An open API service indexing awesome lists of open source software.

https://github.com/topagrume/atari-rainbow-dqn

Reinforcement learning project for Atari Breakout
https://github.com/topagrume/atari-rainbow-dqn

breakout-game rainbow-dqn reinforcement-learning-agent

Last synced: 6 months ago
JSON representation

Reinforcement learning project for Atari Breakout

Awesome Lists containing this project

README

          

# Classic / Rainbow DQN implementation for Atari Breakout

This repository contains a PyTorch implementation of Rainbow DQN for Atari games, with a focus on Breakout. The implementation combines several key improvements to the original DQN algorithm proposed by the Rainbow DQN paper to achieve a better performance.

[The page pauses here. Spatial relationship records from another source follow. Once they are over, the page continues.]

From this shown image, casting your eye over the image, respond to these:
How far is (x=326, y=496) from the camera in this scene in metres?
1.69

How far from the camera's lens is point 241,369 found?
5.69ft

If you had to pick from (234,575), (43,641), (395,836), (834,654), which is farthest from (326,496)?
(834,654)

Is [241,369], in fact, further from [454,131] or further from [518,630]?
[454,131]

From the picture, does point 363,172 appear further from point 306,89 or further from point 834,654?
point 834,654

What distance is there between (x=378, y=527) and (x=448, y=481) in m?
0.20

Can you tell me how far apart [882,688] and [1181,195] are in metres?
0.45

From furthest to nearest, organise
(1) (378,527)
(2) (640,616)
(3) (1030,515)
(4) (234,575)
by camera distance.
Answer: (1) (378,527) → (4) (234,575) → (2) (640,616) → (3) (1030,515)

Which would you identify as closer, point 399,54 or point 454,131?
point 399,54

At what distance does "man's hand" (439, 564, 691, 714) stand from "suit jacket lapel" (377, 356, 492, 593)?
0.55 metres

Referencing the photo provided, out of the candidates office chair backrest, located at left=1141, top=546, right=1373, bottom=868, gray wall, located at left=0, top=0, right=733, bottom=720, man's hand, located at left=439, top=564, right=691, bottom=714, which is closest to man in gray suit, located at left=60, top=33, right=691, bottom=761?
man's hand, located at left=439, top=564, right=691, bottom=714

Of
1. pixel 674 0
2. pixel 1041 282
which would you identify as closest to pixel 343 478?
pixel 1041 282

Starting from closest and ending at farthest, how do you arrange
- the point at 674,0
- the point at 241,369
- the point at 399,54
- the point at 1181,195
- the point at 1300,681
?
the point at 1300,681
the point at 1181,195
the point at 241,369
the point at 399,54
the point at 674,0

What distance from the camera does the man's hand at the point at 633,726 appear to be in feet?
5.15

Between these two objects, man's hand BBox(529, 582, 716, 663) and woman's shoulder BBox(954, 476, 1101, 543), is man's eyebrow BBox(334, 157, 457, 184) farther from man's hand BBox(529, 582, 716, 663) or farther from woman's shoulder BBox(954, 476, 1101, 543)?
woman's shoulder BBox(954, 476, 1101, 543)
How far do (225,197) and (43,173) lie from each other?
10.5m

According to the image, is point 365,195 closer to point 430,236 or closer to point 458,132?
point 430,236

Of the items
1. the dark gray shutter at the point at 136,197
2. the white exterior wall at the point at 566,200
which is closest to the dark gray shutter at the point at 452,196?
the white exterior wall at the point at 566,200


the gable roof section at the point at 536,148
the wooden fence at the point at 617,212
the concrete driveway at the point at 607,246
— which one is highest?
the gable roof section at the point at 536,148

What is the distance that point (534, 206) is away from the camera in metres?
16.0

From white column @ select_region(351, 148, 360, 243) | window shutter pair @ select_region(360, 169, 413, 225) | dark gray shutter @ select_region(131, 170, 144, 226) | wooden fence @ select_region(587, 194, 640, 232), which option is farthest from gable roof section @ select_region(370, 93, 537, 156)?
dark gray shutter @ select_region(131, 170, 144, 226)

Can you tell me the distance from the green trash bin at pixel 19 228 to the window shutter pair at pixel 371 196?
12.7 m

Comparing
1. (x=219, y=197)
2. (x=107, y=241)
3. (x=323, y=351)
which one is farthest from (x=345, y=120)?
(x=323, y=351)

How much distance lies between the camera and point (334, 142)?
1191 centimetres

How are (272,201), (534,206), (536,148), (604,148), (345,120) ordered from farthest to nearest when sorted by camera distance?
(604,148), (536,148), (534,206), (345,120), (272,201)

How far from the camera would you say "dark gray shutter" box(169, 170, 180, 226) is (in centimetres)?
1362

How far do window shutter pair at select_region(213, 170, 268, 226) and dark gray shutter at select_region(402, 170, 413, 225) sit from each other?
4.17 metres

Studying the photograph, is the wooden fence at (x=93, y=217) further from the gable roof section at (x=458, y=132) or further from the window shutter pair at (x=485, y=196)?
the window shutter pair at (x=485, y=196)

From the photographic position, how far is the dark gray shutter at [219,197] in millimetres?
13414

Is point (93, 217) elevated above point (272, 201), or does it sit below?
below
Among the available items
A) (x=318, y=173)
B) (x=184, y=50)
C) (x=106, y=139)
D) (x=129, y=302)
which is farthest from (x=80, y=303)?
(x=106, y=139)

https://github.com/user-attachments/assets/b8180e58-7f20-4650-8148-2060d174038c

## Performance results

After training for 5M steps on an RTX 3070Ti GPU (and 16Go RAM), my implementation achieves the following clipped reward results on Breakout:

| Agent | Mean Score | Std Dev | Min | Max |
|-------|------------|---------|-----|-----|
| Random Agent | 1.364 | 1.394 | 0.0 | 7.0 |
| Human Baseline | 31.8 | - | - | - |
| Classic DQN | 14.211 | 5.852 | 0.0 | 28.0 |
| Rainbow DQN | 70.242 | 32.931 | 8.0 | 105.0 |

The maximal possible reward is 108 (game with 6*18=108 bricks).

### Training progress (Classic DQN ~10 hours)


Classic DQN Training Progress


Classic DQN learning curve (each epoch represent 50,000 batches)

### Training progress (Rainbow DQN ~14 hours)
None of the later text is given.